There are a host of apps out there, here are just a few which we rate as rather useful... So, in no particular order:
World Cruising Calendar
This is a long-term cruise planning aid, with a global chart for each month that shows at a glance the areas of the world with good sailing conditions for the latitude (shaded blue), tropical cyclones (shaded orange and red), plus both the main and secondary routes taken by yachts around the world during that month. Ice limits and isolines showing the percentage incidence of winds over Force 8 are also indicated, as are prevailing winds and currents.
Clicking on the chart brings up short captions that give a little additional explanation and detail. There's also a table that shows the areas of the world that are viable for navigation, areas that cruising yachts will want to avoid, plus those in which caution must be applied. Clicking on any of the entries will bring up a short text box with more detail.

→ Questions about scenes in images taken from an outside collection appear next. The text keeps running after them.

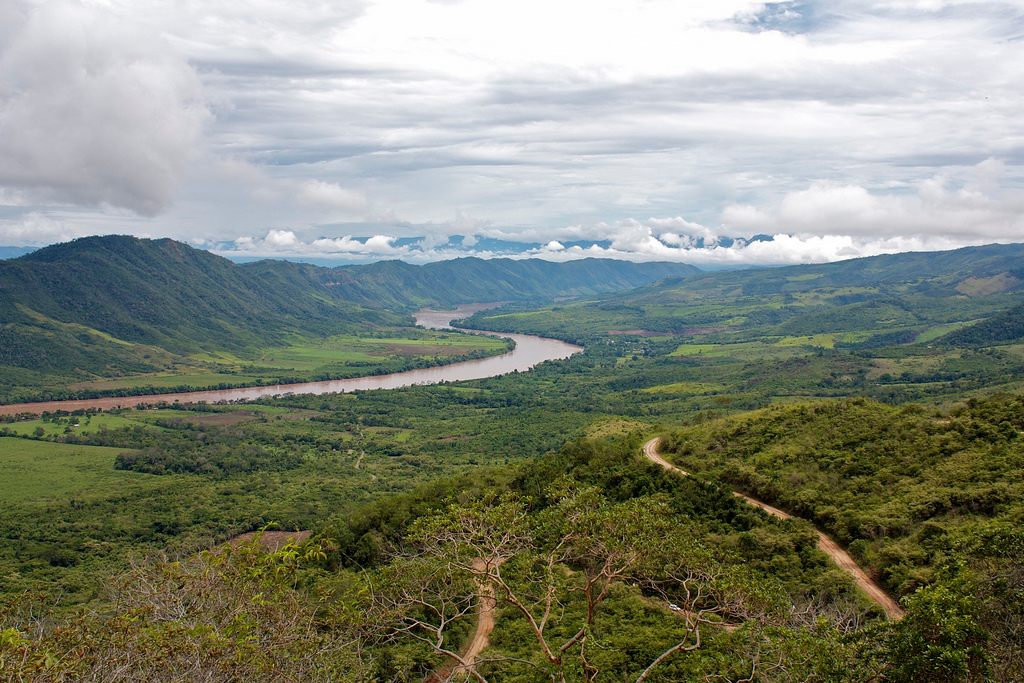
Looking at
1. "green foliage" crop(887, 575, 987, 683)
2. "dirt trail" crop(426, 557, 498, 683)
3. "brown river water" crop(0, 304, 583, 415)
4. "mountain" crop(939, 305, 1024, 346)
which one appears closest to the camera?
"green foliage" crop(887, 575, 987, 683)

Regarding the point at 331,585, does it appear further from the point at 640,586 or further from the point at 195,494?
the point at 195,494

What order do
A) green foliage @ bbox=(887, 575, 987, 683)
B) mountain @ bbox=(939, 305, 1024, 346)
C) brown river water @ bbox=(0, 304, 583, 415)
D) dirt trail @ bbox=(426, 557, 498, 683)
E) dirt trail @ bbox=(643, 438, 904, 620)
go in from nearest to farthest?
green foliage @ bbox=(887, 575, 987, 683) < dirt trail @ bbox=(426, 557, 498, 683) < dirt trail @ bbox=(643, 438, 904, 620) < brown river water @ bbox=(0, 304, 583, 415) < mountain @ bbox=(939, 305, 1024, 346)

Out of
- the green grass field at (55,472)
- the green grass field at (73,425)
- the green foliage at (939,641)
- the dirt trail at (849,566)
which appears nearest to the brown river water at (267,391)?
the green grass field at (73,425)

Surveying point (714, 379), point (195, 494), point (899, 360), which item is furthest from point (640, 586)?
point (899, 360)

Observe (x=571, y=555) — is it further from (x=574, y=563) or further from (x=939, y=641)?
(x=574, y=563)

The app does a good job as a quick and easy visual guide to the world's sailing routes across the different seasons. A neat touch that should help yachts heading in similar directions to stay in touch is a facility to share your position via a social networking style interface.
On the downside, this app doesn't offer the detail of either pilot charts or comprehensive guide books such as Jimmy Cornell's World Cruising Routes, which you will still need if sailing considerable distances, especially off the beaten track. A helpful addition would be a distance calculator between world ports along the typical tracks taken by sailboats – without this it's difficult to estimate how long a proposed passage may take.
As it’s a relatively expensive app this will doubtless put off some potential buyers. However, this doesn't detract from it being a useful presentation of the most salient information to consider at the early stages of planning ocean passages and even at full price it's cheaper than a couple of pints of beer.
Boat Beacon – AIS Marine Navigation
This is the Rolls Royce of the many AIS apps that show the position, speed and course of shipping. While there are plenty of free apps – and websites – that will display this information, Boat Beacon goes a stage further in calculating the calculating closest point of approach of your boat to other vessels. This is based on your GPS speed and direction and the other boat’s transmitted AIS data. In doing so it can help to identify potential collision situations at an early stage.
The app can also act as a tracker, transmitting your position and speed via a web interface. This means that family members, for instance, can check your progress, but unlike an AIS B transmitter, it’s important to recognise that other shipping will not be able to see you on their systems.
The app needs a mobile data connection to operate – and although many coastal waters have coverage, there are notable gaps in this. This may not matter unduly for those on board – after all you’ll only be the position you were in without this £6.99 app – but family following your progress on shore may find it disconcerting if your vessel appears to vanish.
Boat Beacon can’t really be considered a replacement for a proper AIS receiver and display that doesn’t depend on a cell phone signal, but for the price of a couple of beers it’s certainly a useful addition to your electronic aids.
This app helps to avoid those sleepless nights during which you wonder whether or not the anchor is dragging as the wind starts to build. It will trigger an alert if the phone’s GPS position moves out of a pre-defined area, set as a radius around your anchor, varying from 15ft to 75m. You can move the centre of the circle after anchoring, to position it exactly over where you think the hook is.
Alerts include an alarm or flashing message. The app can even call another phone, which would be especially useful if you’re onshore, whether provisioning, at a restaurant, or exploring the local area.
There’s also an off-course alarm that can be useful when anchored stern to a quay, as is common practice in many parts of the Mediterranean. It will alert you should the boat swing away from perpendicular to the dock. Maps are also available as in-app purchases, but these aren’t essential to the basic anchor watch function.
Marine Tides Planner
This provides all the tide time and height info you need in one place for instant access, wherever in the world you sail. Data is provided for more than 5,000 locations and, once downloaded, no internet connection is needed as the database is stored on the device.
The free version gives access to data 24-hours ahead, while in-app purchases can extend this, with the cost varying according to different countries’ approach to making data available.
A neat feature, as the Cowes and San Francisco screen shots show, is the display of the tidal curve, which shows accurately the height of tide at any given time as you mouse your finger over the graph and eliminates any errors when reading the graph.
All the knots you need clearly explained in this app, with step-by-step photography and usage notes. The 35 most useful sailing knots are in a separate category, for easy reference. Similarly there’s a category with 21 fishing knots.
You can also impress your friends with a wide variety of decorative knots, plus other bends and hitches. It also covers eye splices and back splices in three-strand rope, but not splicing braided rope. Similarly there are two whippings – a sailor’s and West Country – but not the (stitched) sailmaker’s whipping that lasts indefinitely.
Nonetheless, there’s a lot of useful info in the app and it’s an ideal reference for new and enthusiastic crew who want to learn to become more useful on board.